EL PRESIDENTE DE LOS GRIFOS DE ORO
Patrick Bateman, el asesino en serie de la novela American Psycho, tiene entre sus indiscutibles mitos a Donald Trump. Teniendo en cuenta este dato literario no me resulta extraño que, con el mismo entusiasmo frenético que despliega Bateman en la novela, muchos personajes del entorno político extremoderechista hayan manifestado su radical admiración por Donald Trump. El fachimbo -singular tropilla que siempre sabe arrancarnos la sonrisa- y su inesperada afición a celebrar los resultados de unas elecciones democráticas.
En 1.991, Bret Easton Ellis publicó una de las críticas más ácidas y lúcidas que se han escrito sobre los usos y costumbres sociales de los últimos años del siglo XX. En American Psycho -y a través del humor negro de un relato dibujado con múltiples contrastes de delicada ironía, profunda crueldad y descarnado realismo- se contaba la historia del yuppie y psicópata Patrick Bateman, al tiempo que se criticaba un mundo caracterizado por la idealización suprema del éxito económico, el culto al cuerpo, el hipermaterialismo sin barreras, el sexismo machista y el clasismo como pauta en las relaciones humanas. La América de principios de los 90. Y como recordaréis todos aquellos de vosotros que la hayáis leído, este elegantísimo y cultivado asesino en serie tiene -entre sus máximos héroes y mitos- a Donald Trump.

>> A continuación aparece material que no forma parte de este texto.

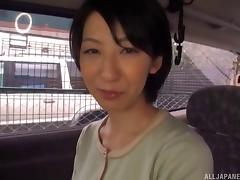 Kinky Japanese model getting attacked with a vibrator on the back seat tube porn video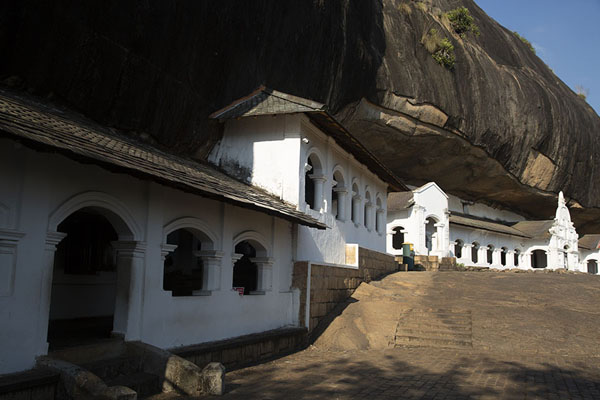 The Dambulla rock temples are accessed to a modern building | Grottempel van Dambulla | Sri Lanka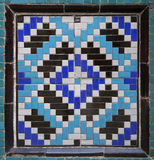 Vieille mosaïque orientale sur le mur, l'Ouzbékistan Photographie stock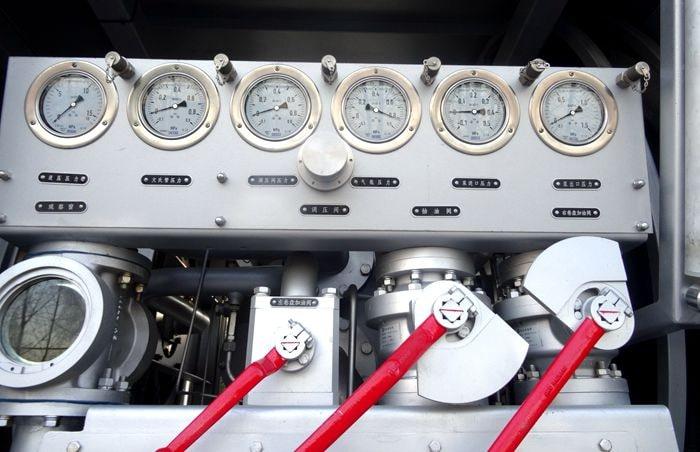 飞机加油车调压器图片
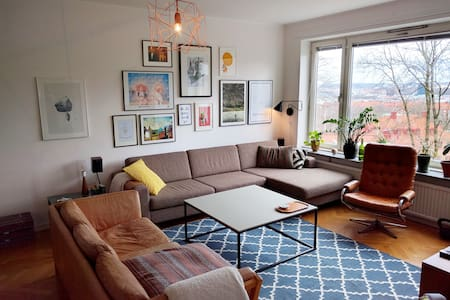 Central but quiet 3BR with a great view - Gothenburg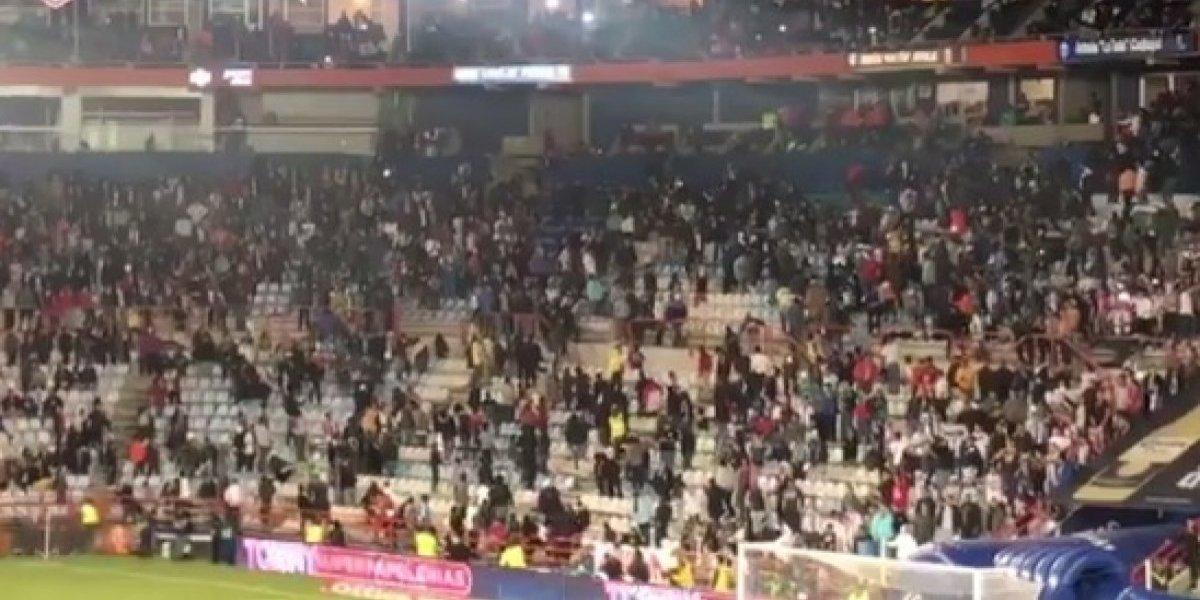 El partido entre Pachuca y Chivas terminó en golpiza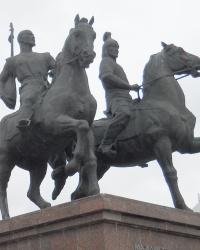 Памятник Махамбету и Исатаю в Атырау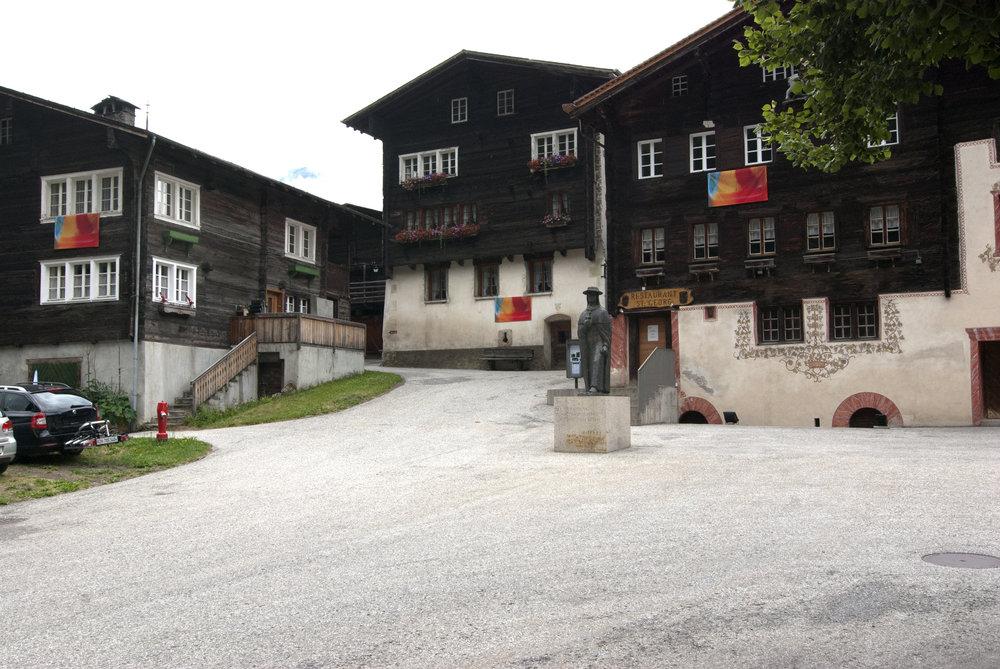 dorfplatz3.jpg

En esa época -y por supuesto en esta- Donald Trump era el símbolo de todo aquello que el libro reflejaba. Porque Mister Trump no es un outsider alternativo que defienda un conjunto de valores distintos a los imperantes dentro del sistema capitalista. Donald Trump siempre nos ha acercado a los terribles escenarios del megacapitalismo tenebroso: un espacio económico caracterizado por el indivualismo férreo, por el egoísmo y la insolidaridad social y por la búsqueda del beneficio a cualquier precio. Donald Trump representa todo lo que de negativo, cutre y choricero puede tener América y la exacta delimitación de sus peores defectos. Los caracteres del viejo capitalismo que han hecho muy grandes a unos pocos y muy pequeños a otros muchos. Encarna, en definitiva, a la América que no nos gusta.
No me gusta su forma de tratar a las mujeres. No me gusta su admiración por el gangster de Putin -malos tiempos se ciernen sobre Ucrania o sobre los opositores sirios- y no me gustan ni la criminalización del inmigrante ni el levantamiento de muros fronterizos. El aislacionismo estadounidense no ha solido ser más -desde la perspectiva de la Historia- que el preámbulo de grandes cataclismos mundiales: con esta posición de pasividad en el exterior, se abren las posibilidades de intervención de las dictaduras expansionistas.
Pese a todo ello, se nos suele olvidar que son los ciudadanos estadounidenses los que han elegido a Donald Trump. Nosotros creemos que este plutócrata gordo, grosero y hortera es impresentable. Europa y su propia manera de entender la cuestión. Sin embargo, millones de americanos no lo creen así: han conectado con su mensaje y han confíado en su capacidad de liderazgo. Y es aquí donde radica, precisamente, la principal limitación a los aspectos populistas del programa de Trump: en el origen democrático de su mandato y en la imposibilidad de quebrar el modelo de contrapesos del poder que, desde aquel ya lejano 1.776, se ha venido consolidando en los Estados Unidos de América. Porque no es ilimitado el poder del Presidente y porque, en consecuencia, sus iniciativas políticas deben siempre ajustarse a la Constitución y a las leyes. Porque esta atípica y mediática Presidencia no podría romper -aunque lo pretendiera- el complicado esquema de equilibrios y de garantías constitucionales de un sistema democrático plenamente consolidado.
Por eso, me gusta creer que Donald Trump y su grifería de oro no suponen más que una anécdota más de estos tiempos revueltos y difíciles. Una muestra más de algo que, en España, llevamos tiempo asimilando día a día: que aquello de la nueva política no es más que un conjunto de soluciones ineficaces, de posturas televisivas absolutamente vacías de contenido, de un inaudito mal gusto y de un maleducado horterismo en las formas. Por suerte, a este Presidente le sucederá otro y, mientras tanto, asistiremos con curiosidad a los primeros movimientos de esta nueva etapa que, al igual que en el mundo entero, se está abriendo en los Estados Unidos. Una nueva política de grifos de oro, de meñiques levantados y de basura moral -y también de la otra- que se nos viene encima.